I'm glueing and screwing now, as I'm not in a rush. But I could see stapling the next time around. It's a lot faster, and may last just as well.


----------



## Roland (Dec 14, 2008)

We pre-drill our holes and use Maze double dipped galvanized 7 penny nails. The deep supers seem to hold up well. We still have many in service that my father made after WWII.

Crazy Roland


----------



## johnbeejohn (Jun 30, 2013)

i just glue the long sides finger put together and air staple takes me 2 min 45sec per box just finished 100 deeps


----------



## R.Varian (Jan 14, 2014)

Being a contractor I have a 1/2" crown stapler use 2" staples, aim well no problems. 40 staples in deeps and no glue. 
gun is set so staple no quite flush finish with hammer, joints are very tight.


----------



## R.Varian (Jan 14, 2014)

Stainless steel staples 10 K are around $250.00. Galv. 10K are $70.00


----------



## loggermike (Jul 23, 2000)

2 inch staples ,titebond glue, a Senco gun and this little gem
http://hivebodies.com/bee-box-jig/


----------



## zhiv9 (Aug 3, 2012)

I've been using a coil framing nailer and 2" ardox nails and glue. Depending on the box design I'll sometimes hand nail the the box joint closest to the rabbet.


----------



## Broke-T (Jul 9, 2008)

2" deck screws and no glue. Good and fast.


----------



## bentonbee (Jan 31, 2007)

Roland,
Are those nail ring shanked?
Mike



Adam Foster Collins said:


> I'm glueing and screwing now, as I'm not in a rush. But I could see stapling the next time around. It's a lot faster, and may last just as well.


----------



## Roland (Dec 14, 2008)

Most are regular box nails, although we did pick up a few boxes of ring shanked. We believe the ring shank is not necessary.

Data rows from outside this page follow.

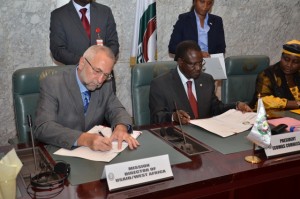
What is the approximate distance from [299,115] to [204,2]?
5.74 feet

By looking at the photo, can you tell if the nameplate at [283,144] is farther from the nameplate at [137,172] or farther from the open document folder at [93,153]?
the open document folder at [93,153]

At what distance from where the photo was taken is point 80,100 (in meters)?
2.10

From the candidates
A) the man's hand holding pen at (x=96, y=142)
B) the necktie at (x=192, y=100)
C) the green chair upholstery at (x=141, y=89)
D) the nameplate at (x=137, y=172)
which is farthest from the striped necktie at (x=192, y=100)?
the nameplate at (x=137, y=172)

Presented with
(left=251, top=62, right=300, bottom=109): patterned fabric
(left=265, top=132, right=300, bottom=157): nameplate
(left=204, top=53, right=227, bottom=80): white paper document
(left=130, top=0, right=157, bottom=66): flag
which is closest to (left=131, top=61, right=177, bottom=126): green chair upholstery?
(left=204, top=53, right=227, bottom=80): white paper document

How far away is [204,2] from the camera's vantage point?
12.1 feet

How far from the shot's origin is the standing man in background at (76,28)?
3.07 m

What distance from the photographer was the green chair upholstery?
259 centimetres

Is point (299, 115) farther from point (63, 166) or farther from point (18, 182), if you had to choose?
point (18, 182)

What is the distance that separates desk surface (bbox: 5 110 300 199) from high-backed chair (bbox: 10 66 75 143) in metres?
0.68

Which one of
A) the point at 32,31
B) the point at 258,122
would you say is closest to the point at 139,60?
the point at 32,31

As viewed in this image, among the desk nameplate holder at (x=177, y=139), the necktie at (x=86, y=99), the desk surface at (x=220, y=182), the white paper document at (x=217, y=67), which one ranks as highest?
the white paper document at (x=217, y=67)

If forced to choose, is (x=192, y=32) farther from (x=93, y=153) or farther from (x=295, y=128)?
(x=93, y=153)

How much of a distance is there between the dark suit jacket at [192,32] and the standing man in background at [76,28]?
78cm

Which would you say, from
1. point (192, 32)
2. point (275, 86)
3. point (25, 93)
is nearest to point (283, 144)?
point (275, 86)
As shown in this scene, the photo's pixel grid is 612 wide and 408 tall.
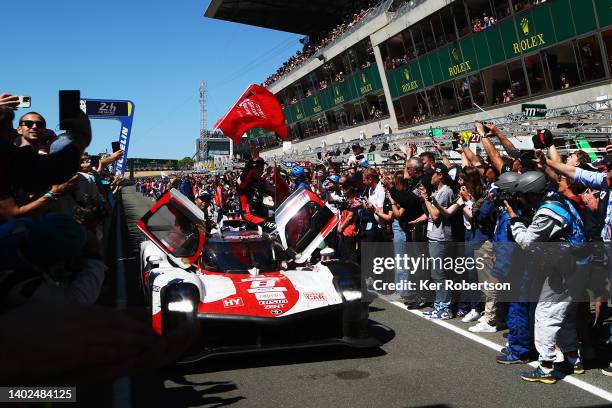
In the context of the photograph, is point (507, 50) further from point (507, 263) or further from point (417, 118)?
point (507, 263)

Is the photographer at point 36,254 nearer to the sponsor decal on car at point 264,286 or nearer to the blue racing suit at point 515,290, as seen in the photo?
the sponsor decal on car at point 264,286

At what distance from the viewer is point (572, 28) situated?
18047 millimetres

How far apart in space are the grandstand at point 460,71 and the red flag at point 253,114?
513cm

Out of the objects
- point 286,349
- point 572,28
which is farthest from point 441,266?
point 572,28

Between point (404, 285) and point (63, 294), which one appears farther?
point (404, 285)

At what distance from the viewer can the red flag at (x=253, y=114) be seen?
34.8ft

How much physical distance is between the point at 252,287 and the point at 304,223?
187 centimetres

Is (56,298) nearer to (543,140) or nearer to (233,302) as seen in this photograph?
(233,302)

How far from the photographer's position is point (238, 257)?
6.91 meters

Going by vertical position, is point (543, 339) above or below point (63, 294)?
below

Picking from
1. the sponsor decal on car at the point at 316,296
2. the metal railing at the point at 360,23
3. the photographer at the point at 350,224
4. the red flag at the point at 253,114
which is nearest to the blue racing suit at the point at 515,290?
the sponsor decal on car at the point at 316,296

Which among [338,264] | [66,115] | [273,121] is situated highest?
[273,121]

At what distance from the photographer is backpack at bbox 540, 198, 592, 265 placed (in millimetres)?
4941

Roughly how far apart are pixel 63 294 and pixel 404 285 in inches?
276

The Maze number is S206-A, which I believe is now discontinued.

Crazy Roland


----------



## sakhoney (Apr 3, 2016)

Ring shank help hold after a few years in the hot sun. I use them, and also 15.5 and 16 ga staples. were making 1000 supers right now and another 1000 right behind these. ( the box beast is back up and running)


----------